Angola’s identity is derived mostly from its Independence from Portugal in 1975, and the civil war that ensued. The national anthem, ‘Angola Avante’, is highly representative of this. It honours those who fought for Peace, and sings of unity and “revolution through the power of the people”.
Angola’s identity is visualised further in its national flag. When I first began to do some research into Angola I wondered, “Why would anybody travel to a country which has a machete on its flag?”. Well, as it turns out, the machete is not a sign of hostility, but a symbol of the peasants and the nation’s armed struggle for independence, which was ultimately achieved in 1975.
To elaborate further on Angola’s flag, the half-cog wheel represents the labourers, while the star is representative of international solidarity. Even the red colour is highly symbolic. It stands for the blood shed in the fight for Independence.
As I said earlier, the crux of Angola’s identity results from its fight for Independence, which was led by one of the most influential and defining people in Angolan history – Agostinho Neto. Poet. Physician. President.

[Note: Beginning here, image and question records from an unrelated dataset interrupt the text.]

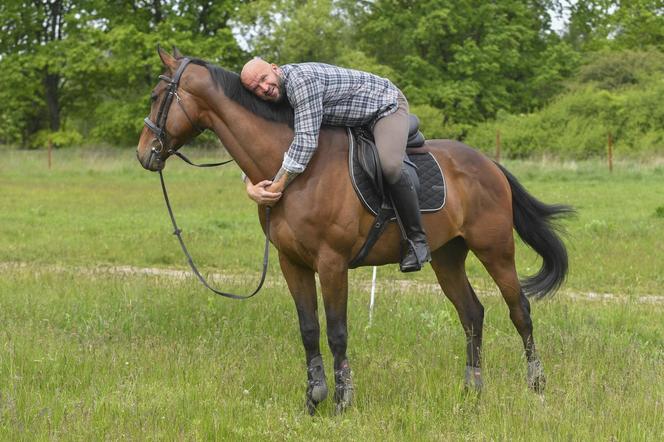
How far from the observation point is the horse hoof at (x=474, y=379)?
580 centimetres

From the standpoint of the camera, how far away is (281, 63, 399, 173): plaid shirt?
17.1ft

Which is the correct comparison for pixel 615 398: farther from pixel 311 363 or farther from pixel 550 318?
pixel 550 318

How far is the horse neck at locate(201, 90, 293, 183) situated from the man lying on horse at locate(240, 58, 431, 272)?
15 cm

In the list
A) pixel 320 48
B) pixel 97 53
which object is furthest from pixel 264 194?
pixel 97 53

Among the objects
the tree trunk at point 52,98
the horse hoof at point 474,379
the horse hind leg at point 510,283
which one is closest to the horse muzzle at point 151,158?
the horse hind leg at point 510,283

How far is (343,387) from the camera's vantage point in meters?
5.46

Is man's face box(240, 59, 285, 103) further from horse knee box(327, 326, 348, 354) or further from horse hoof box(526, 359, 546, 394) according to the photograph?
horse hoof box(526, 359, 546, 394)

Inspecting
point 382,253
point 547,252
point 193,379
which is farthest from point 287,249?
point 547,252

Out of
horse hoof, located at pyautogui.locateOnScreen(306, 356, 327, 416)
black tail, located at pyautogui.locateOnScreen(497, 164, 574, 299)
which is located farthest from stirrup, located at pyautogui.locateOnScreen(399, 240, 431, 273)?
black tail, located at pyautogui.locateOnScreen(497, 164, 574, 299)

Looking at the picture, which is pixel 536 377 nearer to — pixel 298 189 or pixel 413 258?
pixel 413 258

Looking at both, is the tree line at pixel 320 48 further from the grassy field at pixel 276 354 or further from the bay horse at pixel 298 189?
the bay horse at pixel 298 189

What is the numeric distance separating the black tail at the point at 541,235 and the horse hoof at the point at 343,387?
6.82 ft

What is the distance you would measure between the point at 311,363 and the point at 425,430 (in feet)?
3.45

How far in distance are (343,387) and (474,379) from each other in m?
1.11
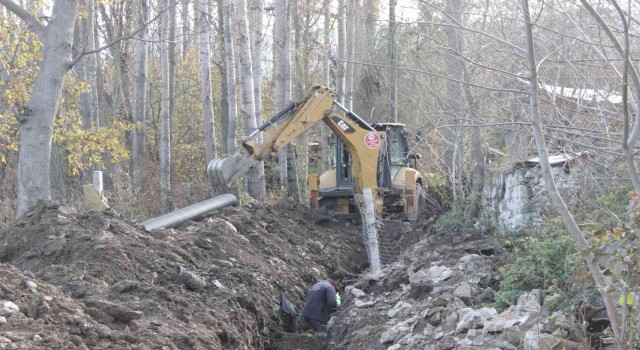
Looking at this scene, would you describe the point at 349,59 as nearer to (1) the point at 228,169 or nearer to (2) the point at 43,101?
(1) the point at 228,169

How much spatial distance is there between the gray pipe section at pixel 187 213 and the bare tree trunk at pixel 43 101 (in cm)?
167

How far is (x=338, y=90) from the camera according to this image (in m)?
24.4

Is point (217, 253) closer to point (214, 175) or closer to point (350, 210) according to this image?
point (214, 175)

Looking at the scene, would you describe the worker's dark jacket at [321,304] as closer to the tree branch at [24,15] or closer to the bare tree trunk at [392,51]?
the bare tree trunk at [392,51]

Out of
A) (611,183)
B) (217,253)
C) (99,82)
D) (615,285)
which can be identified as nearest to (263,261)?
(217,253)

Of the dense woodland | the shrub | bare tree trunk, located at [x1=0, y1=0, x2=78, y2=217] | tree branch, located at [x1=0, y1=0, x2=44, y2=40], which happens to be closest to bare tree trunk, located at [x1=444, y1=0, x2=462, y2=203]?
the dense woodland

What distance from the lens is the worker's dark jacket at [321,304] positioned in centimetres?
1049

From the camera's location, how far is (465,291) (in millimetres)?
A: 8664

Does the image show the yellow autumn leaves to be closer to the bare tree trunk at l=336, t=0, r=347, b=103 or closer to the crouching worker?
the bare tree trunk at l=336, t=0, r=347, b=103

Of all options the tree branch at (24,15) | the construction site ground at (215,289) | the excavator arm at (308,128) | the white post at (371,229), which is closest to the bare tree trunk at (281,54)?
the excavator arm at (308,128)

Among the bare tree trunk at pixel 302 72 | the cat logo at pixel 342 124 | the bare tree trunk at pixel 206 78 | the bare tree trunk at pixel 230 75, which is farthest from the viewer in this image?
the bare tree trunk at pixel 302 72

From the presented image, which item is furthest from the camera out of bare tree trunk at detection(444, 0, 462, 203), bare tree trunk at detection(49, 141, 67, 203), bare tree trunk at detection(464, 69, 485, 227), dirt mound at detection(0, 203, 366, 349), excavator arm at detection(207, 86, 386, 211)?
bare tree trunk at detection(49, 141, 67, 203)

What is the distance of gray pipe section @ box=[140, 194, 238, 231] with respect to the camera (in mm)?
12347

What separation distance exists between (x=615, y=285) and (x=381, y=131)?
1216 centimetres
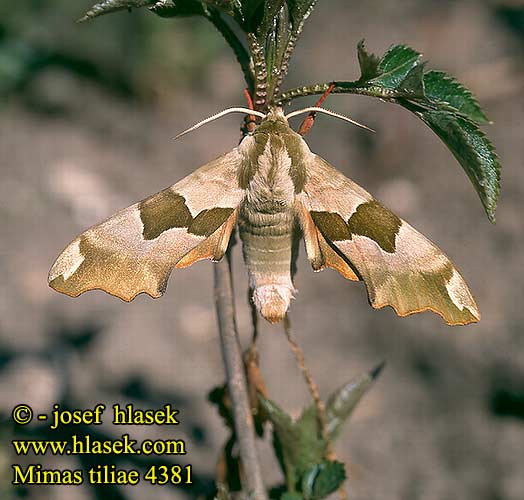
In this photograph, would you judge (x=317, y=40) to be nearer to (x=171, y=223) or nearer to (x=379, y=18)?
(x=379, y=18)

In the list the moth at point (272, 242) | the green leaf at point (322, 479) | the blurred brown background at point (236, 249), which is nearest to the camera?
the moth at point (272, 242)

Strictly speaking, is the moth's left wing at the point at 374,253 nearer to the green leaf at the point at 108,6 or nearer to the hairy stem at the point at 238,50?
the hairy stem at the point at 238,50

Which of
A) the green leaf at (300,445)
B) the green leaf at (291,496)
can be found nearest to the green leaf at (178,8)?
the green leaf at (300,445)

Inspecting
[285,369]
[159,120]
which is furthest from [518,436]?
[159,120]

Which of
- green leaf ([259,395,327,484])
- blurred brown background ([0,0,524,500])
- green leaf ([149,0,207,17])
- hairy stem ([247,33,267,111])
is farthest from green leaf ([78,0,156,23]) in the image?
blurred brown background ([0,0,524,500])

Neto led the Popular Movement for the Liberation of Angola (MPLA) in the war for independence. When Angola achieved Independence from Portugal, Neto became the first President of the nation, and he is regarded as a hero by many, for both his work as a politician and as a doctor in his earlier years. He is also regarded as the most prolific poet in Angolan history, with the quest for freedom his biggest muse.
Now let me talk about some of Angola’s most beautiful icons. Angola is a country with spectacular natural environments. Here are just a few of my favourites.
It is natural wonders like these, and other national parks such as Iona National Park and Cameia National Park, that will one day make Angola a popular tourist destination for Western travellers.